USA Patriot Act: Preventing Terror or Expanding Government Power.
The United States is a country that prides itself in individual rights and freedoms. But when they are sacrificed or restricted for a sense of safety from terror, are we really exercising those freedoms or just giving the government more power to tell us what we need and allowing them the tools to deal with those issues. This is a question that can be debated on both sides, with no clear answer. Nevertheless it is an important question that needs to be addressed, because if it is true we may no longer be individuals, but "free" citizens under the watchful eye of authority. .

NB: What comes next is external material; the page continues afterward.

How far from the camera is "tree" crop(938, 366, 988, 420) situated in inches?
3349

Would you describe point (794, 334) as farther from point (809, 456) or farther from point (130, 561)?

The USA Patriot Act, which stands for the Uniting and Strengthening America by Providing Appropriate Tools Required to Intercept and Obstruct Terrorism Act of 2001, introduced many new legislative changes largely effecting people's privacy. It greatly increased the surveillance and investigational power of all law enforcement agencies in the United States. However this act did not account for the system of checks and balances set up in this democracy that has always defended civil liberties in the face of legislation such as this act. Passed just six weeks after the September 11th attacks with no time to analyze the bill, with no discussion, debate or hearings; The USA Patriot act became law on a 98-1 vote in the United States Senate. The House of Representatives Judiciary Committee composed a more democratic compromise to the bill, but it was thrown out for a compromise bill that mirrored the Senate version. Neither discussion nor amendments were permitted in consideration of this bill. .
The new law hits on every space that Americans once imagined was personal or private. United States authorities can browse medical, financial, educational and library records without showing evidence of a crime ever being committed. The Patriot Act also overrides the existing state and federal privacy laws, so long as the FBI claims the information is connected to an intelligence investigation.